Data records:
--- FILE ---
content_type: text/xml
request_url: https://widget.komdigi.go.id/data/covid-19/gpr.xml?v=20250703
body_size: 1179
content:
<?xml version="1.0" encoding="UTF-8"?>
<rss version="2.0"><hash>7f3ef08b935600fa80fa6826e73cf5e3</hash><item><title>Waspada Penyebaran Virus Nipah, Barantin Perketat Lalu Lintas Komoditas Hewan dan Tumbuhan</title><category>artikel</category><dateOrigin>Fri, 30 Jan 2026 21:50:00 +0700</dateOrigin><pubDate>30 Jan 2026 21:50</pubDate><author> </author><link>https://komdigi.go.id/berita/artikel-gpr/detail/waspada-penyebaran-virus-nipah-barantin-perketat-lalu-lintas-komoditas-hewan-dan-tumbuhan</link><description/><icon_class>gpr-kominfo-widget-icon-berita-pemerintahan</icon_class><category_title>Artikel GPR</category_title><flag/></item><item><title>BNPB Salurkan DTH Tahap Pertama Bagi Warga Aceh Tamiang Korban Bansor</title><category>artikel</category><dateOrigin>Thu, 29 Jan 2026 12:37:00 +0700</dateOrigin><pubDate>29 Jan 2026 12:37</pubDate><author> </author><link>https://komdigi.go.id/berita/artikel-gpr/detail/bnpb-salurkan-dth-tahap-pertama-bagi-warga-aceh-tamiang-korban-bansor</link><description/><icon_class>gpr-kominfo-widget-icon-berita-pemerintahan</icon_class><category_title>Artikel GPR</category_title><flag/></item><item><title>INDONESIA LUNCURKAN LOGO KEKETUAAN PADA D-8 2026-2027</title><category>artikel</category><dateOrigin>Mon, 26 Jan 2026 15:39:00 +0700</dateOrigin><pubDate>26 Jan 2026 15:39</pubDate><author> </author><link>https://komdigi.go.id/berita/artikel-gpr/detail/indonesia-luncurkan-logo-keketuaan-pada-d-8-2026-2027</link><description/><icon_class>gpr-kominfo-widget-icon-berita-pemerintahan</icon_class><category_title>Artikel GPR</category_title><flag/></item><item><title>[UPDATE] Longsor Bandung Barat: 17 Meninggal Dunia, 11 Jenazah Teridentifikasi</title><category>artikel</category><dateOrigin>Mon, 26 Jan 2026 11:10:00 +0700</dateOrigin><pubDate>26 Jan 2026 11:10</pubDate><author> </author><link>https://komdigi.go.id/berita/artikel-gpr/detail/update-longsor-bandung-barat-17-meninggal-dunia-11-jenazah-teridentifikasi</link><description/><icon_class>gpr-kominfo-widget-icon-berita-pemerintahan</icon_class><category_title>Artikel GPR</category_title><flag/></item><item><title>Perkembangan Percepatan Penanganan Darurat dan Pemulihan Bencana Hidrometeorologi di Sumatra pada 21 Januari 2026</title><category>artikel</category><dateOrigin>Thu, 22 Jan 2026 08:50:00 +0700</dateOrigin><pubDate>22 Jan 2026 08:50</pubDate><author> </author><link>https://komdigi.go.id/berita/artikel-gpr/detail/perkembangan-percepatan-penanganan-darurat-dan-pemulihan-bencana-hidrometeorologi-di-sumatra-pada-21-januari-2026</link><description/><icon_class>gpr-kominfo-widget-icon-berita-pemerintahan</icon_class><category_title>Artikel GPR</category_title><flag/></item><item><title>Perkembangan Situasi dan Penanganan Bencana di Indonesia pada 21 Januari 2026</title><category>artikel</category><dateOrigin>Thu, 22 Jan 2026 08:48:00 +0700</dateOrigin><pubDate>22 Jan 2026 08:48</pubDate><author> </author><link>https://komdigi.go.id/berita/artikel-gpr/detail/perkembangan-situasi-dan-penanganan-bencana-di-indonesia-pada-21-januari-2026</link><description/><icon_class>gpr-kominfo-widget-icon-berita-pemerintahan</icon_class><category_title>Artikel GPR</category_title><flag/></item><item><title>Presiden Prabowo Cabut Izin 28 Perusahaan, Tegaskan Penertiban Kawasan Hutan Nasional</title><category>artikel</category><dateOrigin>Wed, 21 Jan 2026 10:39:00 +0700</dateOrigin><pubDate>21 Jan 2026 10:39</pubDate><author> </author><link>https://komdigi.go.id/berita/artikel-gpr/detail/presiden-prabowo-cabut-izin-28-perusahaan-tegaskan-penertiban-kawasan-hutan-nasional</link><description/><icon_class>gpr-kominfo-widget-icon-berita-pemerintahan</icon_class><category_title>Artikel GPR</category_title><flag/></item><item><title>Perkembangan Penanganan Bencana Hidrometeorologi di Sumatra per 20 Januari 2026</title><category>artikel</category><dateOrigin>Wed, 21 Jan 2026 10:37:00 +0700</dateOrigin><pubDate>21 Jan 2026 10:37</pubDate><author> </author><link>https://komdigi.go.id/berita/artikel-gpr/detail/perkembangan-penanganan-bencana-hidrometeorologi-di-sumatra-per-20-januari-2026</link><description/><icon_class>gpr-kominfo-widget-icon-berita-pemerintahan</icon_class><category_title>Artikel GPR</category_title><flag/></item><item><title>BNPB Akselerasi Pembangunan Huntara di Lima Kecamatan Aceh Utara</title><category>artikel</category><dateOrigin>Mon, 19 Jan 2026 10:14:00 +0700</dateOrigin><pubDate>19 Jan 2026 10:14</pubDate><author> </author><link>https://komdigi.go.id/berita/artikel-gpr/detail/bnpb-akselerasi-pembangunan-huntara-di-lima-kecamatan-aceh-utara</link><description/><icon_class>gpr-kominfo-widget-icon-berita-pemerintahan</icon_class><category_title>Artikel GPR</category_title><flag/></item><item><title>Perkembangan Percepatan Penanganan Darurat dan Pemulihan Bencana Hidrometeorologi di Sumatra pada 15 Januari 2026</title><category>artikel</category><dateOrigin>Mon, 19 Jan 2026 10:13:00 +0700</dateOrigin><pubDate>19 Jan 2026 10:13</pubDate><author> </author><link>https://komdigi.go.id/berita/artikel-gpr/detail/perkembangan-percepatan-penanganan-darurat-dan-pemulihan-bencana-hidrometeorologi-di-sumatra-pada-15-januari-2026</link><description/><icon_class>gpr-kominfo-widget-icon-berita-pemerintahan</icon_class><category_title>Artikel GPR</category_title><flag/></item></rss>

▶ [Exercise]: Please return all of the entries exactly as they were given.

▶ [Answer box]:
--- FILE ---
content_type: text/xml
request_url: https://widget.komdigi.go.id/data/covid-19/gpr.xml?v=20250703
body_size: 1179
content:
<?xml version="1.0" encoding="UTF-8"?>
<rss version="2.0"><hash>7f3ef08b935600fa80fa6826e73cf5e3</hash><item><title>Waspada Penyebaran Virus Nipah, Barantin Perketat Lalu Lintas Komoditas Hewan dan Tumbuhan</title><category>artikel</category><dateOrigin>Fri, 30 Jan 2026 21:50:00 +0700</dateOrigin><pubDate>30 Jan 2026 21:50</pubDate><author> </author><link>https://komdigi.go.id/berita/artikel-gpr/detail/waspada-penyebaran-virus-nipah-barantin-perketat-lalu-lintas-komoditas-hewan-dan-tumbuhan</link><description/><icon_class>gpr-kominfo-widget-icon-berita-pemerintahan</icon_class><category_title>Artikel GPR</category_title><flag/></item><item><title>BNPB Salurkan DTH Tahap Pertama Bagi Warga Aceh Tamiang Korban Bansor</title><category>artikel</category><dateOrigin>Thu, 29 Jan 2026 12:37:00 +0700</dateOrigin><pubDate>29 Jan 2026 12:37</pubDate><author> </author><link>https://komdigi.go.id/berita/artikel-gpr/detail/bnpb-salurkan-dth-tahap-pertama-bagi-warga-aceh-tamiang-korban-bansor</link><description/><icon_class>gpr-kominfo-widget-icon-berita-pemerintahan</icon_class><category_title>Artikel GPR</category_title><flag/></item><item><title>INDONESIA LUNCURKAN LOGO KEKETUAAN PADA D-8 2026-2027</title><category>artikel</category><dateOrigin>Mon, 26 Jan 2026 15:39:00 +0700</dateOrigin><pubDate>26 Jan 2026 15:39</pubDate><author> </author><link>https://komdigi.go.id/berita/artikel-gpr/detail/indonesia-luncurkan-logo-keketuaan-pada-d-8-2026-2027</link><description/><icon_class>gpr-kominfo-widget-icon-berita-pemerintahan</icon_class><category_title>Artikel GPR</category_title><flag/></item><item><title>[UPDATE] Longsor Bandung Barat: 17 Meninggal Dunia, 11 Jenazah Teridentifikasi</title><category>artikel</category><dateOrigin>Mon, 26 Jan 2026 11:10:00 +0700</dateOrigin><pubDate>26 Jan 2026 11:10</pubDate><author> </author><link>https://komdigi.go.id/berita/artikel-gpr/detail/update-longsor-bandung-barat-17-meninggal-dunia-11-jenazah-teridentifikasi</link><description/><icon_class>gpr-kominfo-widget-icon-berita-pemerintahan</icon_class><category_title>Artikel GPR</category_title><flag/></item><item><title>Perkembangan Percepatan Penanganan Darurat dan Pemulihan Bencana Hidrometeorologi di Sumatra pada 21 Januari 2026</title><category>artikel</category><dateOrigin>Thu, 22 Jan 2026 08:50:00 +0700</dateOrigin><pubDate>22 Jan 2026 08:50</pubDate><author> </author><link>https://komdigi.go.id/berita/artikel-gpr/detail/perkembangan-percepatan-penanganan-darurat-dan-pemulihan-bencana-hidrometeorologi-di-sumatra-pada-21-januari-2026</link><description/><icon_class>gpr-kominfo-widget-icon-berita-pemerintahan</icon_class><category_title>Artikel GPR</category_title><flag/></item><item><title>Perkembangan Situasi dan Penanganan Bencana di Indonesia pada 21 Januari 2026</title><category>artikel</category><dateOrigin>Thu, 22 Jan 2026 08:48:00 +0700</dateOrigin><pubDate>22 Jan 2026 08:48</pubDate><author> </author><link>https://komdigi.go.id/berita/artikel-gpr/detail/perkembangan-situasi-dan-penanganan-bencana-di-indonesia-pada-21-januari-2026</link><description/><icon_class>gpr-kominfo-widget-icon-berita-pemerintahan</icon_class><category_title>Artikel GPR</category_title><flag/></item><item><title>Presiden Prabowo Cabut Izin 28 Perusahaan, Tegaskan Penertiban Kawasan Hutan Nasional</title><category>artikel</category><dateOrigin>Wed, 21 Jan 2026 10:39:00 +0700</dateOrigin><pubDate>21 Jan 2026 10:39</pubDate><author> </author><link>https://komdigi.go.id/berita/artikel-gpr/detail/presiden-prabowo-cabut-izin-28-perusahaan-tegaskan-penertiban-kawasan-hutan-nasional</link><description/><icon_class>gpr-kominfo-widget-icon-berita-pemerintahan</icon_class><category_title>Artikel GPR</category_title><flag/></item><item><title>Perkembangan Penanganan Bencana Hidrometeorologi di Sumatra per 20 Januari 2026</title><category>artikel</category><dateOrigin>Wed, 21 Jan 2026 10:37:00 +0700</dateOrigin><pubDate>21 Jan 2026 10:37</pubDate><author> </author><link>https://komdigi.go.id/berita/artikel-gpr/detail/perkembangan-penanganan-bencana-hidrometeorologi-di-sumatra-per-20-januari-2026</link><description/><icon_class>gpr-kominfo-widget-icon-berita-pemerintahan</icon_class><category_title>Artikel GPR</category_title><flag/></item><item><title>BNPB Akselerasi Pembangunan Huntara di Lima Kecamatan Aceh Utara</title><category>artikel</category><dateOrigin>Mon, 19 Jan 2026 10:14:00 +0700</dateOrigin><pubDate>19 Jan 2026 10:14</pubDate><author> </author><link>https://komdigi.go.id/berita/artikel-gpr/detail/bnpb-akselerasi-pembangunan-huntara-di-lima-kecamatan-aceh-utara</link><description/><icon_class>gpr-kominfo-widget-icon-berita-pemerintahan</icon_class><category_title>Artikel GPR</category_title><flag/></item><item><title>Perkembangan Percepatan Penanganan Darurat dan Pemulihan Bencana Hidrometeorologi di Sumatra pada 15 Januari 2026</title><category>artikel</category><dateOrigin>Mon, 19 Jan 2026 10:13:00 +0700</dateOrigin><pubDate>19 Jan 2026 10:13</pubDate><author> </author><link>https://komdigi.go.id/berita/artikel-gpr/detail/perkembangan-percepatan-penanganan-darurat-dan-pemulihan-bencana-hidrometeorologi-di-sumatra-pada-15-januari-2026</link><description/><icon_class>gpr-kominfo-widget-icon-berita-pemerintahan</icon_class><category_title>Artikel GPR</category_title><flag/></item></rss>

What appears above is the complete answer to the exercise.